> **Action item**
Reproduce the passage on Master Whalan's finding about the 2010 guideline hourly rates in full, word for word.

> **Given text**
Master Whalan did not accept that Deputies’ own costs and overheads had increased such as to render an increased hourly rate automatically appropriate, but broadly accepted he was [35] “satisfied that in 2020 the GHR cannot be applied reasonably or equitably without some form of monetary uplift that recognises the erosive effect of inflation and, no doubt, other commercial pressures since the last formal review in 2010. I am conscious equally of the fact that I have no power to review or amend the GHR. Accordingly my finding and, in turn, my direction to Costs Officers conducting COP assessments is that they should exercise some broad, pragmatic flexibility when applying the 2010 GHR to the hourly rates claimed. If the hourly rates claimed fall within approximately 120% of the 2010 GHR, then they should be regarded as being prima facie reasonable. Rates claimed above this level will be correspondingly unreasonable. To assist with the practical conduct of COP assessments, I produce a table below which demonstrates the effect of a 20% uplift of the 2010 GHR. I stress again that I do not purport to revise the GHR, as this court has no power to do so; instead this is a practical attempt to assist Costs Officers and avoid unnecessary delay (caused by individual re-calculation) in a busy department conducting over 8000 COP assessments per annum.”

> **Given information**
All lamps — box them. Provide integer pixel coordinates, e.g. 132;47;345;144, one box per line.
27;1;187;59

* * *

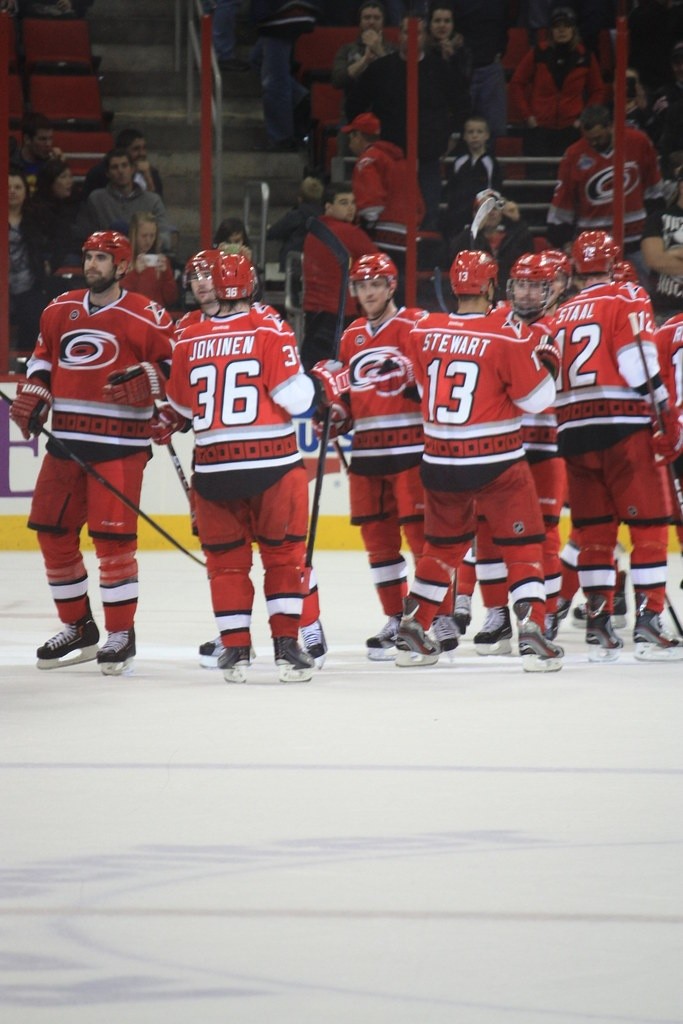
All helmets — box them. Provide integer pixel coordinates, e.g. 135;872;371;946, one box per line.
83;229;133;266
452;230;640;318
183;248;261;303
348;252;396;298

> **Answer box**
Master Whalan did not accept that Deputies’ own costs and overheads had increased such as to render an increased hourly rate automatically appropriate, but broadly accepted he was [35] “satisfied that in 2020 the GHR cannot be applied reasonably or equitably without some form of monetary uplift that recognises the erosive effect of inflation and, no doubt, other commercial pressures since the last formal review in 2010. I am conscious equally of the fact that I have no power to review or amend the GHR. Accordingly my finding and, in turn, my direction to Costs Officers conducting COP assessments is that they should exercise some broad, pragmatic flexibility when applying the 2010 GHR to the hourly rates claimed. If the hourly rates claimed fall within approximately 120% of the 2010 GHR, then they should be regarded as being prima facie reasonable. Rates claimed above this level will be correspondingly unreasonable. To assist with the practical conduct of COP assessments, I produce a table below which demonstrates the effect of a 20% uplift of the 2010 GHR. I stress again that I do not purport to revise the GHR, as this court has no power to do so; instead this is a practical attempt to assist Costs Officers and avoid unnecessary delay (caused by individual re-calculation) in a busy department conducting over 8000 COP assessments per annum.”